Saturday, January 23, 2010

What Would Blue Taste Like?

Through the Kieth window after all this snow...

—Jane Blue, Sacramento

Mistletoe hangs from winter-bare ashes like baskets.
The sky is layered into a blue and white parfait.

What would blue taste like, what would sky?
The smell of violets creeps into the house

through the sealed windows.
In a split second the present becomes the past.

The man down the street remodels his house
all through the stormy winter.

Hammering, hammering under the skin.
Roots under the soil, leeks in the compost.
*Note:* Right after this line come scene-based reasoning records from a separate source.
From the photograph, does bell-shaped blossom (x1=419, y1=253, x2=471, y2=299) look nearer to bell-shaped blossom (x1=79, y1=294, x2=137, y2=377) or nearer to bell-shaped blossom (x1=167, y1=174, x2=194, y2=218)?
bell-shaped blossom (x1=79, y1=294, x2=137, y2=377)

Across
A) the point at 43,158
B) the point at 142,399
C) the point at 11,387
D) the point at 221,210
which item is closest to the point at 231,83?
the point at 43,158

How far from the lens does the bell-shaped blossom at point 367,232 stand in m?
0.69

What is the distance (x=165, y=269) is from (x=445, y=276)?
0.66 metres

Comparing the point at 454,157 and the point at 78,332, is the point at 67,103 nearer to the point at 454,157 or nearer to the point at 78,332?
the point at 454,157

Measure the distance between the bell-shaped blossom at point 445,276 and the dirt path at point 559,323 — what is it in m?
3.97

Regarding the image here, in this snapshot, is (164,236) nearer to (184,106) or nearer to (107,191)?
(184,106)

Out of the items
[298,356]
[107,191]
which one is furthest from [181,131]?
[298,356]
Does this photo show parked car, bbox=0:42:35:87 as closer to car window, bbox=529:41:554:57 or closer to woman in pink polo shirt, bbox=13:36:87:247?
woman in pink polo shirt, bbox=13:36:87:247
Tulip magnolias peek over rooftops, their blooms
like fruit at the instant of perfection.

Then the petals separate and fall,
mauve and cream, slippery as memory.


—Jane Blue

Doves call across the canyons of the city.

From my chair, meditating, I see my house reflected,
superimposed on the house across the street.
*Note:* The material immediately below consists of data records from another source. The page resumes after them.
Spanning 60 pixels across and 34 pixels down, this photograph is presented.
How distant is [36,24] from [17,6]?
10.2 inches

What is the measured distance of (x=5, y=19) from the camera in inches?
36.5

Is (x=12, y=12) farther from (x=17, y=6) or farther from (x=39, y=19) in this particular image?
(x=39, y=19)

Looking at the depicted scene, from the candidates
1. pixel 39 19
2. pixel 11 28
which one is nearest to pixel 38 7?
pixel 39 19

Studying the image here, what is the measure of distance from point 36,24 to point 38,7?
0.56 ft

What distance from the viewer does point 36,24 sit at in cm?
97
A chalet, the yellow peaked roof from the ell
behind me pulled from one window
through the window in front of me, so I am
surrounded by my house like a cocoon.

Their house disappears. The morning is quiet.
Just the doves. Sunlight flickering
through the lush green of dogwood leaves.

I am inside and outside, my house hanging
in the street, my shadow in the middle
of everything, red roses smudged in the air.

My red roses become our red roses.

Their house becomes our house.

There is no other house.


—Dawn DiBartolo, Citrus Heights

when the tree hit the house,
I was asleep; assumed it was something else,
and returned to the all-is-well veil of dreams.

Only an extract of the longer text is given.